## [Collected material]
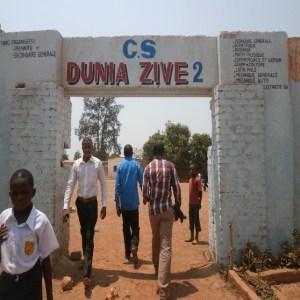 Ecole primaire Dunia Zive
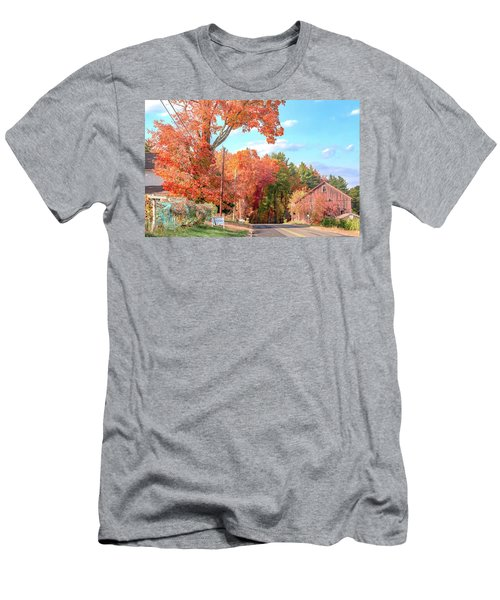 A Drive In The Country Men's T-Shirt (Athletic Fit)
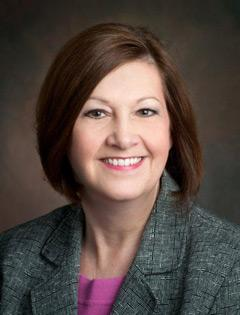 Appalachian Perspective: Dr. Lori Gonzalez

## [Activity]
Output the data exactly as it appears. The pictures do not belong in it.

## [Answer section]
 Ecole primaire Dunia Zive
 A Drive In The Country Men's T-Shirt (Athletic Fit)
 Appalachian Perspective: Dr. Lori Gonzalez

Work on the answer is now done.